Он понял, о ком она спрашивает.

– Нет, – сказал он.

– Не приводи ее сюда, – сказала она. – Ради меня…

Она вызвалась проводить его. Утро было прохладное, ясное. Они шли по тропинке, ведущей на шахту. Он посматривал на часы, – до планерки оставалось меньше получаса. Он шел широко, своим обычным стремительным шагом, стараясь стряхнуть с себя усталость. Она еле поспевала за ним, но не жаловалась. Иногда она делала несколько шагов вперебежку, как делают дети, когда не поспевают за взрослыми. Он не мог идти медленнее. Он боялся попасть в плен этого ясного утра, его красок и запахов, которые пьянили сегодня с особенной силой. Только достигнув самой высокой точки – места, где он всегда останавливался, чтобы оглядеться, он сдержал шаги.

– Постоим минутку, – сказал он. – Красиво. Да?..

Розоватая, промытая ночным дождем степная даль лежала в обе стороны. Справа ее ограничивала волнистая линия холмов. Слева даль уходила к горизонту и терялась там, где не доставал глаз, в прозрачной голубизне. По степной равнине были рассыпаны белые домики шахтерских поселков и расставлены черные конусы терриконов. Пейзаж был прост, но трудно было оторвать взгляд от его свежих красок, от графически четких линий.
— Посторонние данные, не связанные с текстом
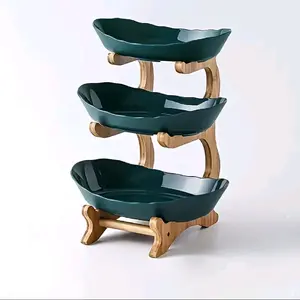 2-Tier/3-Tier Luxurious Elegant Fruit Holder Multi-Level Bamboo Kitchen Storage Rack for Family Snacks Bread Plastic Trays Living Room Space-Saving Design Easy to Assemble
Казалось, он написан только что каким-то великим художником и еще не вполне окончен.

Земля еще не просохла после дождя, а в траве блестели крупные капли. Попадая под солнечный луч, они вспыхивали золотыми огоньками. Словно тысячи светляков забыли погасить свои надзорки с наступлением дня. И оттого, что там, под ковром цветов и трав, в темной глубине земли, отделенные толщей пластов от этого утра, бьются человеческие сердца; оттого, что скоро он сам должен уйти в темную глубину, к этим людям, с которыми он навеки связал свою судьбу; оттого, что это утро было для них обоих не началом дня, а концом ночи и он помнил еще тяжесть ее головы на своей руке, – красота этого утра подействовала на него как музыка, вызвав на глаза непрошеные слезы.